»»

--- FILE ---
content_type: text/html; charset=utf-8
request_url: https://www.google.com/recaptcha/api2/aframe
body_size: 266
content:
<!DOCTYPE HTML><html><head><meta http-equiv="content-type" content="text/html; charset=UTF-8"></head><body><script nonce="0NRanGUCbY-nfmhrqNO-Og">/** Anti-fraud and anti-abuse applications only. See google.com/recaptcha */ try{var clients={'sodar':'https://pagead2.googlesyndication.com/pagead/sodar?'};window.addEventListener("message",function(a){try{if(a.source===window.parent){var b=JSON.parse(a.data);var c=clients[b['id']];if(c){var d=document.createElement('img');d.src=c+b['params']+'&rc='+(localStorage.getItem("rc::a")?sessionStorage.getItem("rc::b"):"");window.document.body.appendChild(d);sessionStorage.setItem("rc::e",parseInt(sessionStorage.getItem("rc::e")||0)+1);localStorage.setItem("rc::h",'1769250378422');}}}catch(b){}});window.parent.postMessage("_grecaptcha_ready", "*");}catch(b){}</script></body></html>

««

Find the lines above that contain the word "html" and copy each one.

- RESULT OF THE EXERCISE
content_type: text/html; charset=utf-8
<!DOCTYPE HTML><html><head><meta http-equiv="content-type" content="text/html; charset=UTF-8"></head><body><script nonce="0NRanGUCbY-nfmhrqNO-Og">/** Anti-fraud and anti-abuse applications only. See google.com/recaptcha */ try{var clients={'sodar':'https://pagead2.googlesyndication.com/pagead/sodar?'};window.addEventListener("message",function(a){try{if(a.source===window.parent){var b=JSON.parse(a.data);var c=clients[b['id']];if(c){var d=document.createElement('img');d.src=c+b['params']+'&rc='+(localStorage.getItem("rc::a")?sessionStorage.getItem("rc::b"):"");window.document.body.appendChild(d);sessionStorage.setItem("rc::e",parseInt(sessionStorage.getItem("rc::e")||0)+1);localStorage.setItem("rc::h",'1769250378422');}}}catch(b){}});window.parent.postMessage("_grecaptcha_ready", "*");}catch(b){}</script></body></html>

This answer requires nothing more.